Boris Johnson is expected to update the public on what the government knows about the new strain so far in a press conference later this week. We expect to see the pound rally if he appears confident that the final parts of the UK economy can open up as planned next month.
US dollar volatile as Fed hints at tapering
The US dollar had a poor start last week, as a prevailing risk-on mood prompted investors to shy away from the safe-haven currency.
Speculation that the Federal Reserve will seek to maintain its ultra-accommodative monetary policy in spite of soaring inflation then reinforced the USD selloff.
But these expectations were quickly revised following the publication of the minutes from the Fed’s latest policy meeting in the middle of the week. Policymakers struck a more hawkish-than-expected tone, dropping hints it could soon start tapering its bond purchases, and triggering a sharp rebound in USD exchange rates.
The upside in the US dollar then faded again in the second half of the week, as a continued improvement in market sentiment and a drop in US Treasury yields dented demand for the ‘Greenback’.
However, the US dollar was able to close the week on a high after the latest Markit PMI releases reported a record expansion in the US manufacturing and services sector this month.

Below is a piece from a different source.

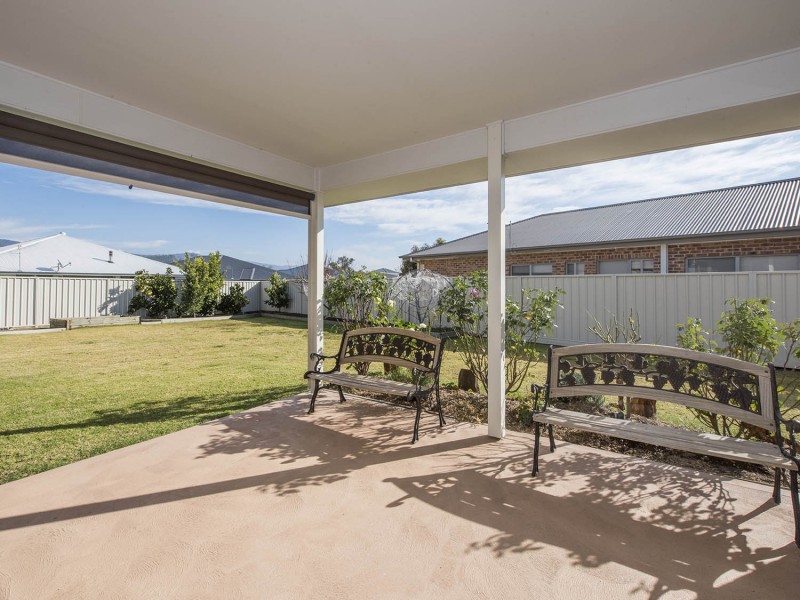 Mudgee NSW 2850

Looking ahead to this week, it’s likely that questions over the Fed’s potential plans for tapering will remain a key focus for USD investors, and as such traders are likely to keep a close eye on any comments from Fed policymakers.
Elsewhere, the latest US durable goods figures could also influence USD exchange rates this week, with another expansion of goods orders potentially triggering an uptick in the ‘Greenback’ on Thursday.
Any gains could be reinforced by the latest US GDP estimate if growth in the first quarter is revised higher in the wake of some recent positive data releases.
Closing out the week will be April’s PCE price index. Will a sharp increase in the Fed’s preferred indicator for inflation extend some support to the US dollar?